**** Source data ****
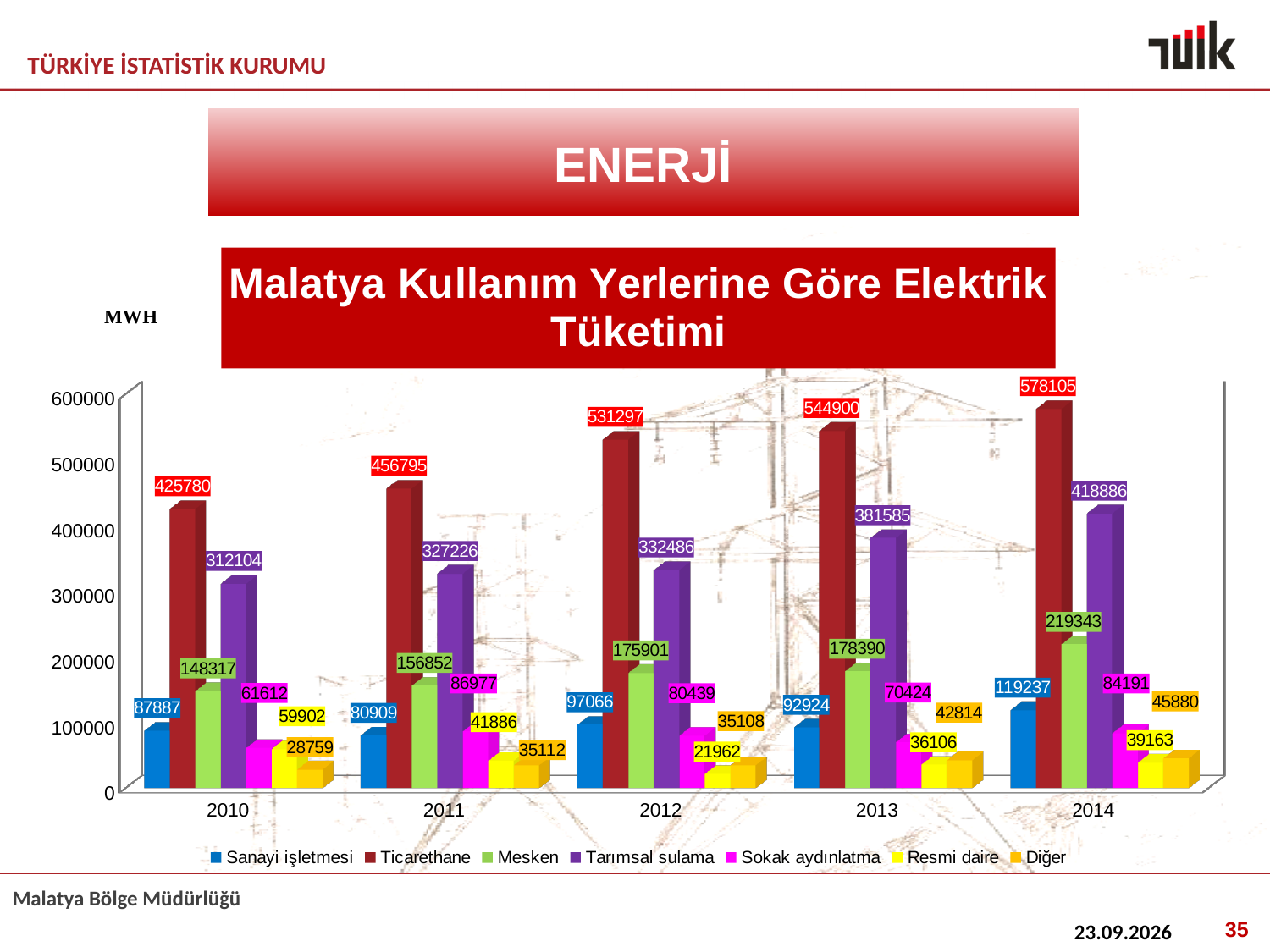
What is the value for Sanayi işletmesi in 2011? 80909 What is the title of the chart? Malatya Kullanım Yerlerine Göre Elektrik Tüketimi What is the value for Mesken in 2013? 178390 In which year is the Sanayi işletmesi value lowest? 2011 What is the value for Tarımsal sulama in 2012? 332486 What is the value for Ticarethane in 2014? 578105 Does the Ticarethane value rise or fall from 2010 to 2014? rise What type of chart is shown on the slide? bar chart What is the difference between the Ticarethane values in 2014 and 2010? 152325 How many series does the legend list? 7 In which year is the Ticarethane value highest? 2014 How many years are shown on the x axis? 5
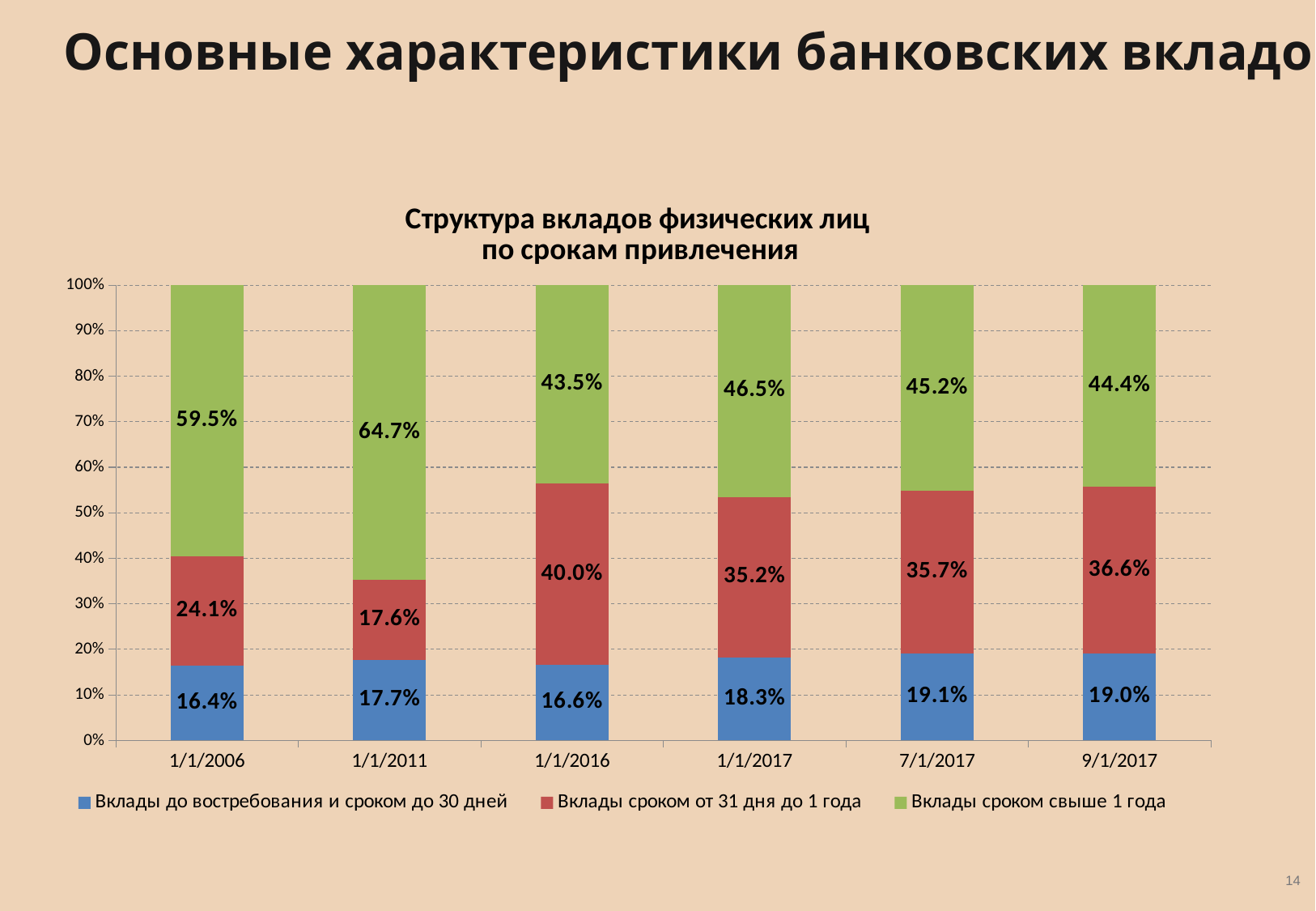
Does the share of deposits with a term over 1 year rise or fall from 1/1/2011 to 1/1/2016? Fall Which is larger on 1/1/2017: the share of deposits from 31 days to 1 year or the share of deposits over 1 year? Вклады сроком свыше 1 года (46.5%) What is the difference between the share of deposits over 1 year on 1/1/2006 and on 9/1/2017? 15.1% What is the value for deposits with a term from 31 days to 1 year (Вклады сроком от 31 дня до 1 года) on 1/1/2016? 40.0% What share of deposits with a term over 1 year (Вклады сроком свыше 1 года) is shown for 1/1/2011? 64.7% What is the value for demand deposits and deposits up to 30 days (Вклады до востребования и сроком до 30 дней) on 7/1/2017? 19.1% What type of chart is shown on the slide? Stacked bar chart Which colour represents deposits with a term over 1 year (Вклады сроком свыше 1 года)? Green How many series does the legend list? 3 How many dates are shown on the x axis of the chart? 6 On which date is the share of deposits with a term over 1 year the highest? 1/1/2011 On which date is the share of deposits with a term from 31 days to 1 year the lowest? 1/1/2011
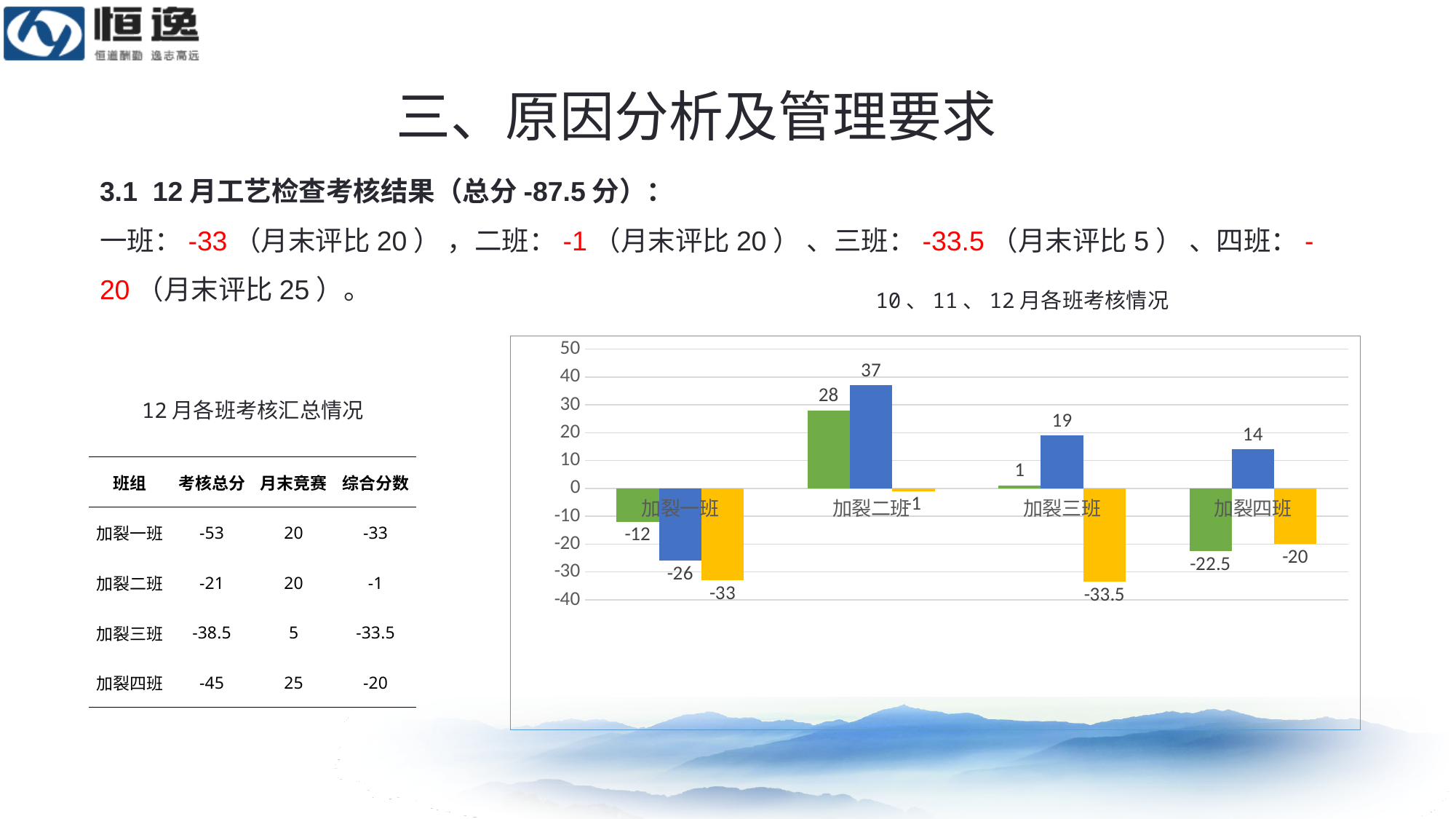
What is the value of the yellow bar for 加裂三班? -33.5 Is the value of the blue bar for 加裂三班 greater or less than 10? greater What is the difference between the blue bar and the green bar for 加裂二班? 9 What is the value of the green bar for 加裂四班? -22.5 Which category has the lowest yellow bar? 加裂三班 What is the title of the chart? 10、11、12月各班考核情况 Which category has the highest blue bar? 加裂二班 What type of chart is shown under the title 10、11、12月各班考核情况? bar chart What is the value of the yellow bar for 加裂二班? -1 What is the value of the blue bar for 加裂二班? 37 How many 班组 categories are shown on the x axis of the chart? 4 Which is larger for 加裂一班, the green bar or the blue bar? green bar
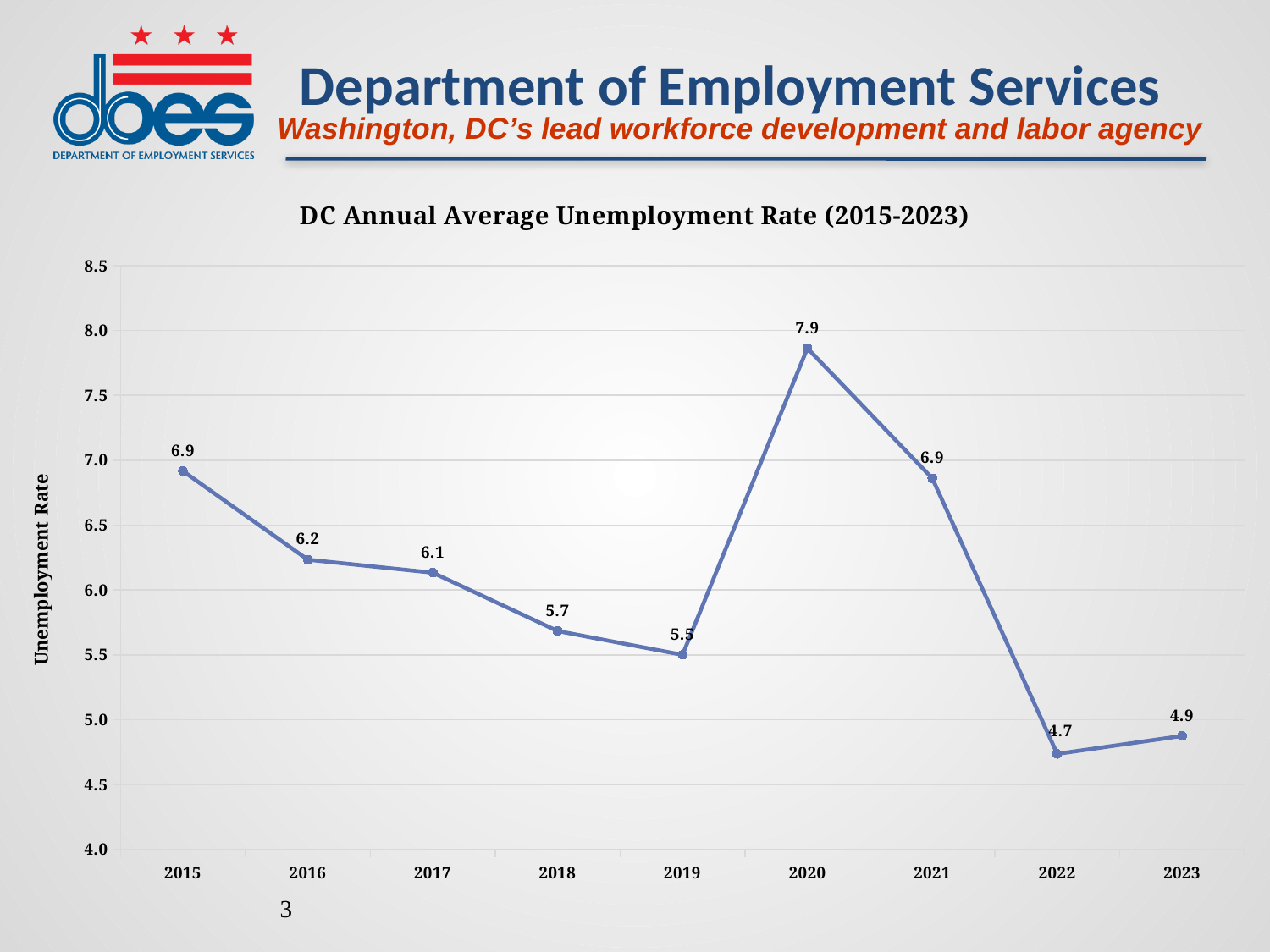
Does the unemployment rate rise or fall from 2015 to 2019? Fall How many years are plotted on the chart? 9 Which year has a higher unemployment rate, 2016 or 2018? 2016 Which year has the highest unemployment rate on the chart? 2020 What is the difference between the unemployment rate in 2020 and in 2021? 1.0 What is the unemployment rate shown for 2023? 4.9 What is the unemployment rate shown for 2019? 5.5 What is the DC annual average unemployment rate for 2020? 7.9 What is the title of the chart? DC Annual Average Unemployment Rate (2015-2023) What is the difference between the unemployment rate in 2015 and in 2019? 1.4 Which year has the lowest unemployment rate on the chart? 2022 What kind of chart is shown on the slide? Line chart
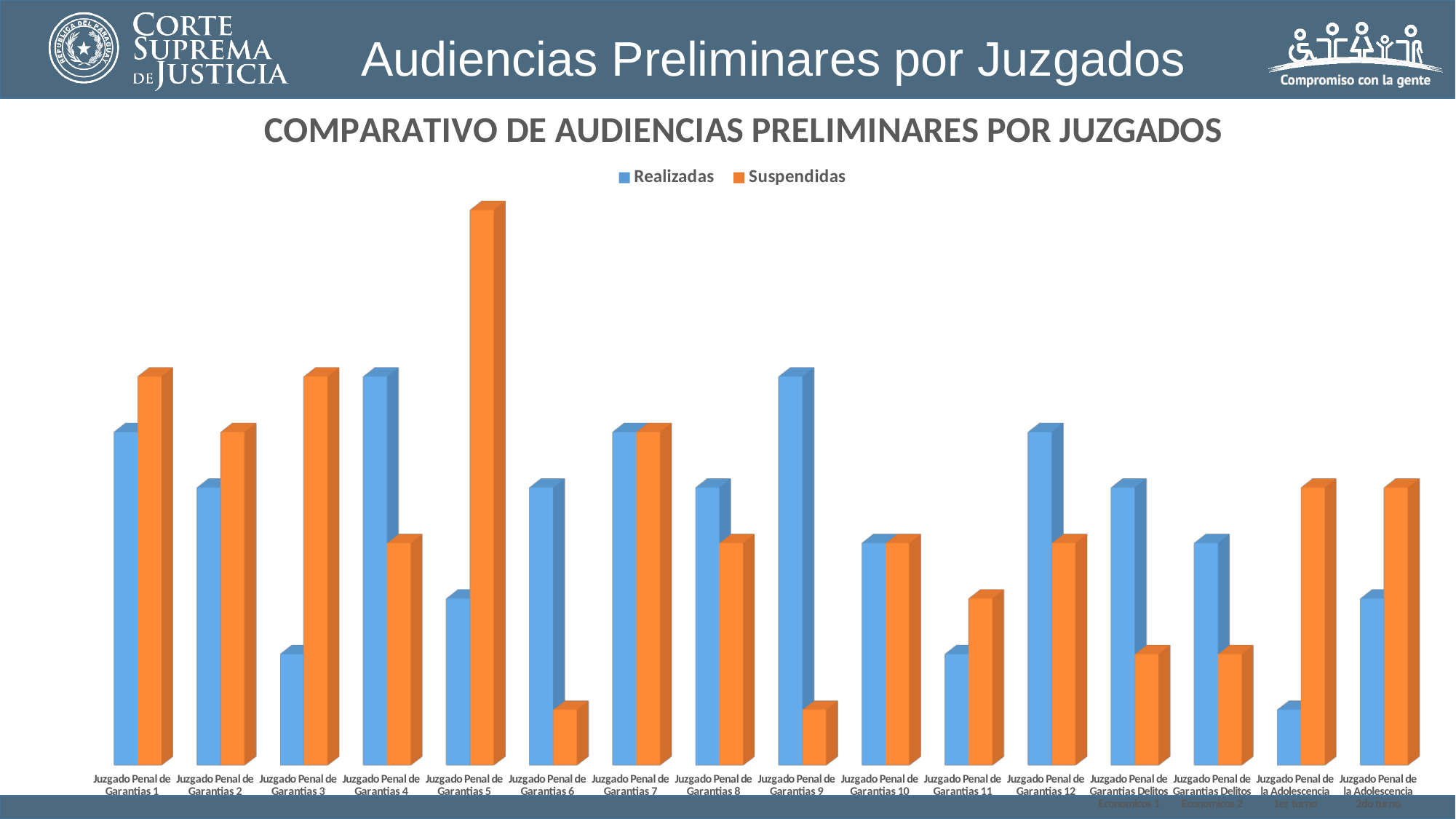
For Juzgado Penal de Garantias 3, which is larger: Realizadas or Suspendidas? Suspendidas How many series does the legend list? 2 What kind of chart is shown on the slide? bar chart For Juzgado Penal de Garantias 12, which is larger: Realizadas or Suspendidas? Realizadas Which colour represents the Suspendidas series in the legend? orange Which has the larger Realizadas value: Juzgado Penal de Garantias 2 or Juzgado Penal de Garantias 3? Juzgado Penal de Garantias 2 Which juzgado has the highest Suspendidas value? Juzgado Penal de Garantias 5 How many juzgados (categories) are shown on the x axis? 16 What is the title of the chart? COMPARATIVO DE AUDIENCIAS PRELIMINARES POR JUZGADOS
****
- [What needs to be done] Output the dataset entries above as a JSON list of strings, one string for each line, leaving out blank lines and the picture lines.

- [Task solution]
[
  "What is the value for Sanayi işletmesi in 2011? 80909 What is the title of the chart? Malatya Kullanım Yerlerine Göre Elektrik Tüketimi What is the value for Mesken in 2013? 178390 In which year is the Sanayi işletmesi value lowest? 2011 What is the value for Tarımsal sulama in 2012? 332486 What is the value for Ticarethane in 2014? 578105 Does the Ticarethane value rise or fall from 2010 to 2014? rise What type of chart is shown on the slide? bar chart What is the difference between the Ticarethane values in 2014 and 2010? 152325 How many series does the legend list? 7 In which year is the Ticarethane value highest? 2014 How many years are shown on the x axis? 5",
  "Does the share of deposits with a term over 1 year rise or fall from 1/1/2011 to 1/1/2016? Fall Which is larger on 1/1/2017: the share of deposits from 31 days to 1 year or the share of deposits over 1 year? Вклады сроком свыше 1 года (46.5%) What is the difference between the share of deposits over 1 year on 1/1/2006 and on 9/1/2017? 15.1% What is the value for deposits with a term from 31 days to 1 year (Вклады сроком от 31 дня до 1 года) on 1/1/2016? 40.0% What share of deposits with a term over 1 year (Вклады сроком свыше 1 года) is shown for 1/1/2011? 64.7% What is the value for demand deposits and deposits up to 30 days (Вклады до востребования и сроком до 30 дней) on 7/1/2017? 19.1% What type of chart is shown on the slide? Stacked bar chart Which colour represents deposits with a term over 1 year (Вклады сроком свыше 1 года)? Green How many series does the legend list? 3 How many dates are shown on the x axis of the chart? 6 On which date is the share of deposits with a term over 1 year the highest? 1/1/2011 On which date is the share of deposits with a term from 31 days to 1 year the lowest? 1/1/2011",
  "What is the value of the yellow bar for 加裂三班? -33.5 Is the value of the blue bar for 加裂三班 greater or less than 10? greater What is the difference between the blue bar and the green bar for 加裂二班? 9 What is the value of the green bar for 加裂四班? -22.5 Which category has the lowest yellow bar? 加裂三班 What is the title of the chart? 10、11、12月各班考核情况 Which category has the highest blue bar? 加裂二班 What type of chart is shown under the title 10、11、12月各班考核情况? bar chart What is the value of the yellow bar for 加裂二班? -1 What is the value of the blue bar for 加裂二班? 37 How many 班组 categories are shown on the x axis of the chart? 4 Which is larger for 加裂一班, the green bar or the blue bar? green bar",
  "Does the unemployment rate rise or fall from 2015 to 2019? Fall How many years are plotted on the chart? 9 Which year has a higher unemployment rate, 2016 or 2018? 2016 Which year has the highest unemployment rate on the chart? 2020 What is the difference between the unemployment rate in 2020 and in 2021? 1.0 What is the unemployment rate shown for 2023? 4.9 What is the unemployment rate shown for 2019? 5.5 What is the DC annual average unemployment rate for 2020? 7.9 What is the title of the chart? DC Annual Average Unemployment Rate (2015-2023) What is the difference between the unemployment rate in 2015 and in 2019? 1.4 Which year has the lowest unemployment rate on the chart? 2022 What kind of chart is shown on the slide? Line chart",
  "For Juzgado Penal de Garantias 3, which is larger: Realizadas or Suspendidas? Suspendidas How many series does the legend list? 2 What kind of chart is shown on the slide? bar chart For Juzgado Penal de Garantias 12, which is larger: Realizadas or Suspendidas? Realizadas Which colour represents the Suspendidas series in the legend? orange Which has the larger Realizadas value: Juzgado Penal de Garantias 2 or Juzgado Penal de Garantias 3? Juzgado Penal de Garantias 2 Which juzgado has the highest Suspendidas value? Juzgado Penal de Garantias 5 How many juzgados (categories) are shown on the x axis? 16 What is the title of the chart? COMPARATIVO DE AUDIENCIAS PRELIMINARES POR JUZGADOS"
]